The convolutional layer is the core building block of a CNN, and it is where the majority of computation occurs. It requires a few components, which are input data, a filter and a feature map. Let’s assume that the input will be a color image, which is made up of a matrix of pixels in 3D. This means that the input will have three dimensions—a height, width and depth—which correspond to RGB in an image. We also have a feature detector, also known as a kernel or a filter, which will move across the receptive fields of the image, checking if the feature is present. This process is known as a convolution.
The feature detector is a two-dimensional (2-D) array of weights, which represents part of the image. While they can vary in size, the filter size is typically a 3x3 matrix; this also determines the size of the receptive field. The filter is then applied to an area of the image, and a dot product is calculated between the input pixels and the filter. This dot product is then fed into an output array. Afterwards, the filter shifts by a stride, repeating the process until the kernel has swept across the entire image. The final output from the series of dot products from the input and the filter is known as a feature map, activation map or a convolved feature.

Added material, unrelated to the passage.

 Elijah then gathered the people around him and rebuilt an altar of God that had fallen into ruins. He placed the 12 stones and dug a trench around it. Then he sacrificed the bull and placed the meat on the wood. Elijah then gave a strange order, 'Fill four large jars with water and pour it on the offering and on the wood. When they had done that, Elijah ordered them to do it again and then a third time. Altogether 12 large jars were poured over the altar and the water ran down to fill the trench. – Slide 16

Note that the weights in the feature detector remain fixed as it moves across the image, which is also known as parameter sharing. Some parameters such as the weight values, adjust during training through the process of backpropagation and gradient descent. However, there are three hyperparameters which affect the volume size of the output that need to be set before the training of the neural network begins. These include:
1. The number of filters affects the depth of the output. For example, three distinct filters would yield three different feature maps, creating a depth of three.

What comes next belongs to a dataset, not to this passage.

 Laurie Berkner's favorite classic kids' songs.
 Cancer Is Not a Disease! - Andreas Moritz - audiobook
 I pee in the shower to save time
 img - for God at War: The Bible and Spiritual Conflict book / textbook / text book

2. Stride is the distance, or number of pixels, that the kernel moves over the input matrix. While stride values of two or greater is rare, a larger stride yields a smaller output.

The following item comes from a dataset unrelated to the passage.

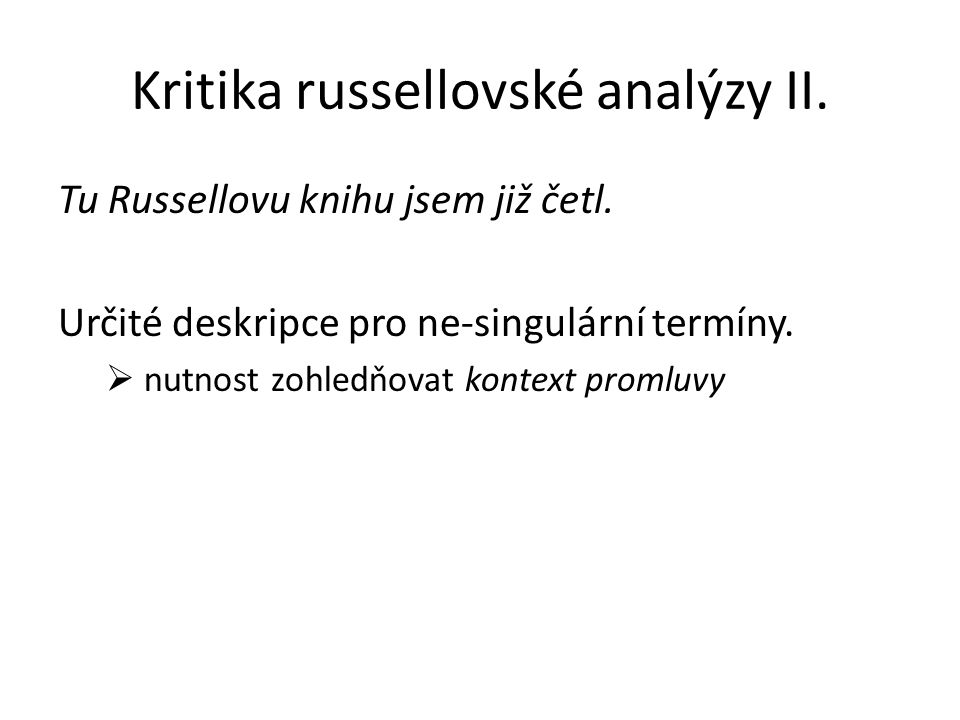 Kritika russellovské analýzy II. Tu Russellovu knihu jsem již četl. Určité deskripce pro ne-singulární termíny.  nutnost zohledňovat kontext promluvy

3. Zero-padding is usually used when the filters do not fit the input image. This sets all elements that fall outside of the input matrix to zero, producing a larger or equally sized output. There are three types of padding:
- Valid padding: This is also known as no padding. In this case, the last convolution is dropped if dimensions do not align.
- Same padding: This padding ensures that the output layer has the same size as the input layer.
- Full padding: This type of padding increases the size of the output by adding zeros to the border of the input.
After each convolution operation, a CNN applies a Rectified Linear Unit (ReLU) transformation to the feature map, introducing nonlinearity to the model.